As with obsessive thoughts, there are a few compulsive behaviours in which the average person might engage. For example, as children, we all had our superstitions such as never stepping on a sidewalk crack or the number 13 somehow being dangerous. Some of these “protective” responses gently persist as we grow older.

In fact, you probably know someone who will never walk under a ladder or get off an elevator on the 13th floor of a building.

But, with the OCD person, intense anxiety and even panic can come whenever the person attempts to stop whatever ritual they engage in. The tension and anxiety build to such an intense degree that s/he surrenders once again to the thoughts or behaviours. Unlike an alcoholic, who feels compelled to drink but also (sometimes) enjoys the drinking experience, the obsessive-compulsive person can achieve a type of relief through their ritual but usually no pleasure.

Let’s have a look at the most common OCD disorders.
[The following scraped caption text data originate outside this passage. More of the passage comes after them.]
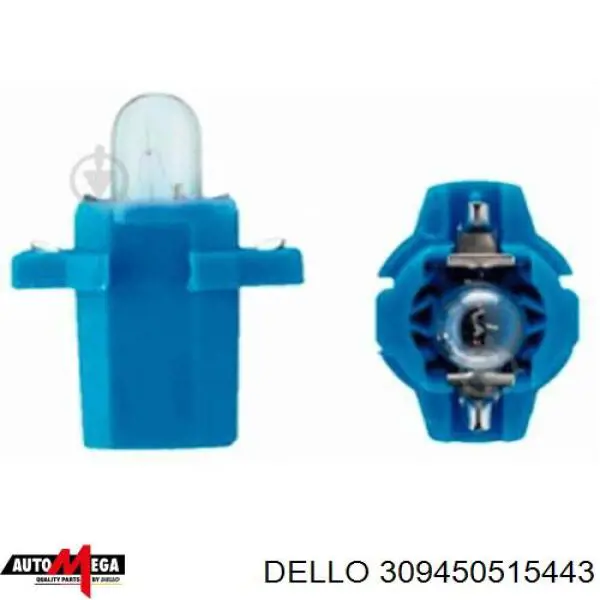 309450515443 Dello/Automega Датчик включення стопсигналу (2-х контактный)
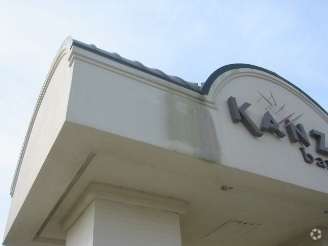 13605 W Maple St, Wichita, KS for lease - Building Photo - Image 3 of 3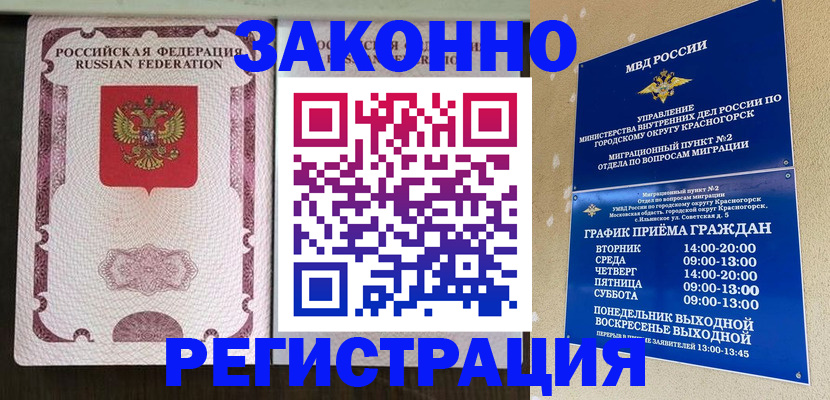 прописка для кредита в Карталах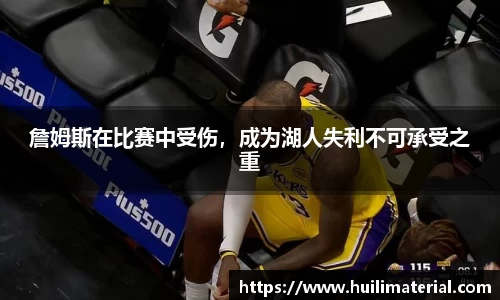 詹姆斯在比赛中受伤，成为湖人失利不可承受之重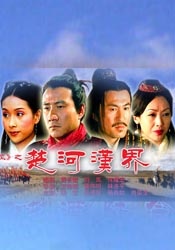 全体曝光软件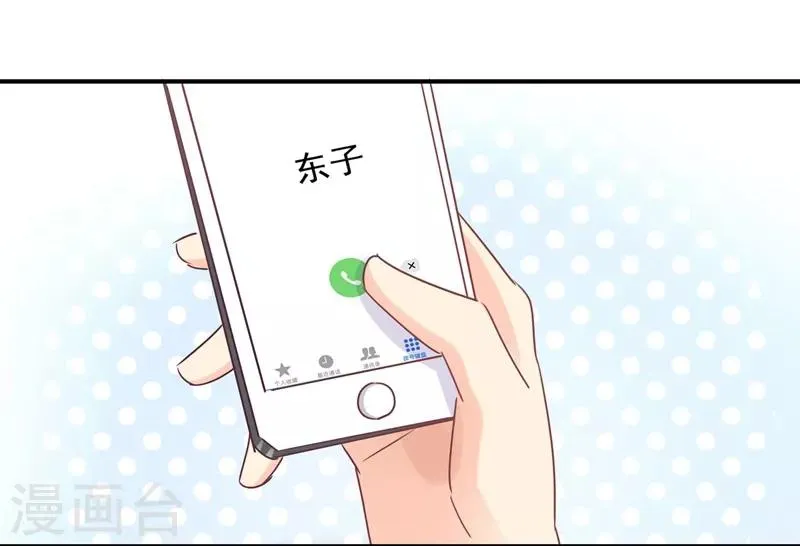 第91话 萧叔叔的宠爱！ 第28页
(Note: All diagnostic information adapted from the Diagnostic and Statistical Manual of Mental Disorders – Fourth Edition; American Psychiatric Press, 1994)

  •  Hoarding, saving and collecting
  • Symmetry
  • Repeating
  • Compulsive slowness
  • “Pure obsessing”
  • Counting
  • Contamination obsessions
  • Ordering obsessions
  • Scrupulosity-a.k.a. religious obsessions
  • Aggressive obsessions
  • Sexual obsessions
  • Cleaning and washing
  • Checking
  • Touching


Related OCD disorders

  • Trichotillomania
  • Compulsive bullying
  • Compulsive stealing
  • Addictions (this is disputed)



Obsessive compulsive disorder is treated with solution-focused hypnopsychotherapy which involves a combination of cognitive behavioural therapy and hypnoanalytical psychotherapy which takes an average of 8 to 12 sessions.